Process control of electrospinning artificial fenestrated capillary vessels

Abstract

Rapid fabrication of capillary vessels is important for tissue engineering because local perfusion and oxygen exchange within the tissue depend on the network of capillaries which have diameters ranging from 5 to 10 µm. Fenestrated capillaries are microvessels that have surface pores of 80 to 100 nm in diameter. These capillaries are essential for many organs, such as small intestines, endocrine glands, and kidneys. In this paper, we presented a wet coaxial electrospinning technique for the rapid fabrication of porous microtubes as artificial fenestrated capillaries using polycaprolactone and polyethylene oxide. We characterized the effects of process parameters on the morphological features of these microtubes by regression modeling.

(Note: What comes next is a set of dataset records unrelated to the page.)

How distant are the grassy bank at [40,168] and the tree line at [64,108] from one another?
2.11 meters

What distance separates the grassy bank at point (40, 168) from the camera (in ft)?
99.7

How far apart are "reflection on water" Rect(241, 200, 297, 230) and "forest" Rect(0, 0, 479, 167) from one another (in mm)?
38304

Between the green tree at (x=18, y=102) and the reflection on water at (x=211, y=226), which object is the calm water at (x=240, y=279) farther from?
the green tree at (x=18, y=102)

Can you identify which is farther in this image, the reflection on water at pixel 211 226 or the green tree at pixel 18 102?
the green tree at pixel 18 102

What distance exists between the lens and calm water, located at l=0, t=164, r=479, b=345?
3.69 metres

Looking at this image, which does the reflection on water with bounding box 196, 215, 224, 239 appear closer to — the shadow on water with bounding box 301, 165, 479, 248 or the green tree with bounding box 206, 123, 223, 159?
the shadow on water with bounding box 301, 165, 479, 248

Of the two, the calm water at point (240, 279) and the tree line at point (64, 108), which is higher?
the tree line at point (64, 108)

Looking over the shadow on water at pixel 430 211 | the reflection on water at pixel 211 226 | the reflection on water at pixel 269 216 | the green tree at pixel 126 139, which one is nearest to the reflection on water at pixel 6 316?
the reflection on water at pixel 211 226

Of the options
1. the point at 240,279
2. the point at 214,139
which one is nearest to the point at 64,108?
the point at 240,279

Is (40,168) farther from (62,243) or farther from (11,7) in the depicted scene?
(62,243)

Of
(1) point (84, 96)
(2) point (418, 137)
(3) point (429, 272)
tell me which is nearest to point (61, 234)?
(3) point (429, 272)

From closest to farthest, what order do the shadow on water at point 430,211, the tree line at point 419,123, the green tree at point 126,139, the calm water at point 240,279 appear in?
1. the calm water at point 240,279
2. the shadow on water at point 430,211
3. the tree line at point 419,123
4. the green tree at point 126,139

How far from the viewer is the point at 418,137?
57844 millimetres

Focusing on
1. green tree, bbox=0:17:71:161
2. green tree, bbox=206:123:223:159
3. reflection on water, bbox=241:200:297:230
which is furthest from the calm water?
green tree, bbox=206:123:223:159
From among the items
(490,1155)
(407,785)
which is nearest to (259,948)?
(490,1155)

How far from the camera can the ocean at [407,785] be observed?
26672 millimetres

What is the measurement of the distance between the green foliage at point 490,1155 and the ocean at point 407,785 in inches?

Our study shows that the flow rate ratio of the core/sheath solutions and the viscosity of the sheath solution play a significant role in the outside diameter, wall thickness, and hollow area of the microtubes. In addition, the formation of surface pores is dominated by the humidity during the electrospinning. At the same humidity level, the size of the surface pores is positively correlated with the viscosity of the sheath solution and the outside diameter of the microtubes. Overall, this study established the process-property relationship for wet coaxial electrospinning of artificial fenestrated capillaries.